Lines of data
* start *
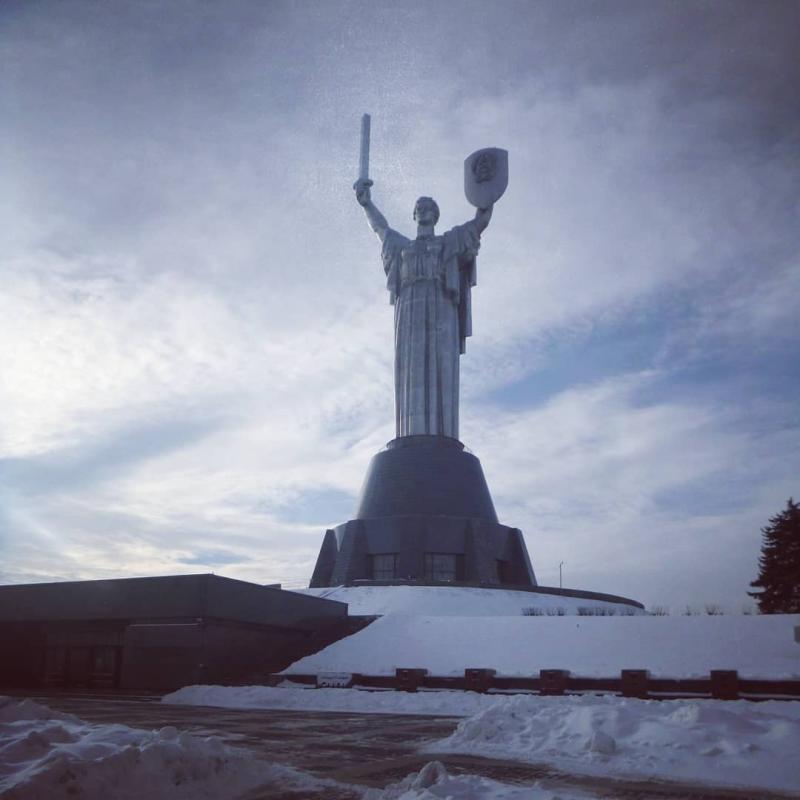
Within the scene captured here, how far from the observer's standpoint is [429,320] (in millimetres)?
42812

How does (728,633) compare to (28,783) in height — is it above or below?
above

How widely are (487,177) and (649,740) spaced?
127 ft

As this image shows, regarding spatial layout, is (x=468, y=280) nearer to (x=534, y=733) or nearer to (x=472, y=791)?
(x=534, y=733)

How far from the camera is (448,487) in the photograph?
128 feet

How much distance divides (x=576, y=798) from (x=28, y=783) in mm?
4572

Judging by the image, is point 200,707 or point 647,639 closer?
point 200,707

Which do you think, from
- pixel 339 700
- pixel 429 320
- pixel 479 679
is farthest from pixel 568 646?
pixel 429 320

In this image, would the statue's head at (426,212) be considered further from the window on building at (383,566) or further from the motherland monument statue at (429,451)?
the window on building at (383,566)

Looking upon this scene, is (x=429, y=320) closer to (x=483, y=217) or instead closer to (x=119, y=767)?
(x=483, y=217)

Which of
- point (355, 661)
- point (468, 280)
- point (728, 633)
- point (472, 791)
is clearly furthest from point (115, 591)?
point (468, 280)

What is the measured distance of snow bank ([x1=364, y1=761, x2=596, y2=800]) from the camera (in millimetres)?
6344

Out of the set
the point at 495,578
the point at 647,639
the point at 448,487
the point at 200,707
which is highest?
the point at 448,487

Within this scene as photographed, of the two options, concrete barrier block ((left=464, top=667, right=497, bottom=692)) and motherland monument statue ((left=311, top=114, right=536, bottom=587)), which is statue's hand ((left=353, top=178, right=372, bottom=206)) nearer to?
motherland monument statue ((left=311, top=114, right=536, bottom=587))

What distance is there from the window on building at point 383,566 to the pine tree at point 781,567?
80.7 ft
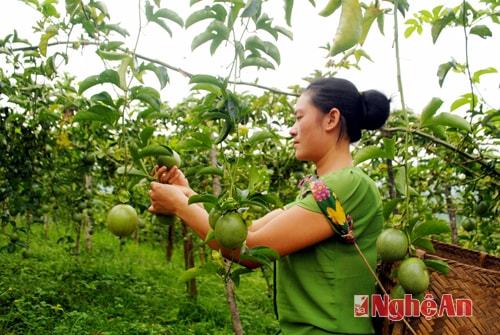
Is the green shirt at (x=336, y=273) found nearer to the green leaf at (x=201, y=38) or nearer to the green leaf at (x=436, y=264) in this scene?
the green leaf at (x=436, y=264)

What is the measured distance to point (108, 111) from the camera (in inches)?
45.6

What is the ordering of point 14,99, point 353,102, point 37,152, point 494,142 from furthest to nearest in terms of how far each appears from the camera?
point 37,152, point 14,99, point 494,142, point 353,102

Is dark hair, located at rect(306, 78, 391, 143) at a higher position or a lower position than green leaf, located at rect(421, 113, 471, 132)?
higher

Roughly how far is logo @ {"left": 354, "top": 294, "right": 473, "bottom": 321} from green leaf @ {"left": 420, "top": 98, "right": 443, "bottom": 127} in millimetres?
445

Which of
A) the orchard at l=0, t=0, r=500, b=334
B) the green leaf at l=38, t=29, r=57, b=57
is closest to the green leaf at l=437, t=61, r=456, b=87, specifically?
* end *
◆ **Task prompt**: Copy out every line of the listing above word for word, omitting the pictures.

◆ **Full solution**:
Within the scene captured here, how far from the observer's standpoint is [429,320] (in millimetres)?
42812

How does (728,633) compare to (28,783) in height — is it above or below?
above

How widely are (487,177) and (649,740) spaced?
127 ft

As this image shows, regarding spatial layout, is (x=468, y=280) nearer to (x=534, y=733) or nearer to (x=472, y=791)?
(x=534, y=733)

How far from the camera is (448,487) in the photograph?
128 feet

How much distance divides (x=576, y=798) from (x=28, y=783) in mm?
4572

Judging by the image, is point 200,707 or point 647,639 closer?
point 200,707

Which do you think, from
- pixel 339 700
- pixel 429 320
- pixel 479 679
is farthest from pixel 568 646?
pixel 429 320

In this image, would the statue's head at (426,212) be considered further from the window on building at (383,566) or further from the motherland monument statue at (429,451)?
the window on building at (383,566)

Looking upon this scene, is (x=429, y=320) closer to (x=483, y=217) or instead closer to (x=119, y=767)?
(x=483, y=217)

Which of
- point (355, 661)
- point (468, 280)
- point (728, 633)
- point (472, 791)
is clearly furthest from point (115, 591)?
point (468, 280)

What is the measured distance of snow bank ([x1=364, y1=761, x2=596, y2=800]) from the camera (in millimetres)?
6344

Out of the set
the point at 495,578
the point at 647,639
the point at 448,487
the point at 200,707
which is highest?
the point at 448,487

Within this scene as photographed, of the two options, concrete barrier block ((left=464, top=667, right=497, bottom=692)) and motherland monument statue ((left=311, top=114, right=536, bottom=587)), which is statue's hand ((left=353, top=178, right=372, bottom=206)) nearer to?
motherland monument statue ((left=311, top=114, right=536, bottom=587))

What distance is there from the window on building at point 383,566 to the pine tree at point 781,567?
80.7 ft
Is the green shirt at (x=336, y=273) found nearer to the green leaf at (x=201, y=38) or nearer to the green leaf at (x=436, y=264) in this scene?
the green leaf at (x=436, y=264)

What is the measured distance to point (108, 111) from the camera (in inches)?
45.6

What is the ordering of point 14,99, point 353,102, point 37,152, point 494,142 from furthest to nearest in terms of how far each appears from the camera?
point 37,152, point 14,99, point 494,142, point 353,102

Is dark hair, located at rect(306, 78, 391, 143) at a higher position or a lower position than green leaf, located at rect(421, 113, 471, 132)?
higher

Roughly how far is logo @ {"left": 354, "top": 294, "right": 473, "bottom": 321} from green leaf @ {"left": 420, "top": 98, "right": 443, "bottom": 127} in millimetres?
445

Which of
A) the orchard at l=0, t=0, r=500, b=334
B) the green leaf at l=38, t=29, r=57, b=57
is closest to the green leaf at l=437, t=61, r=456, b=87, specifically?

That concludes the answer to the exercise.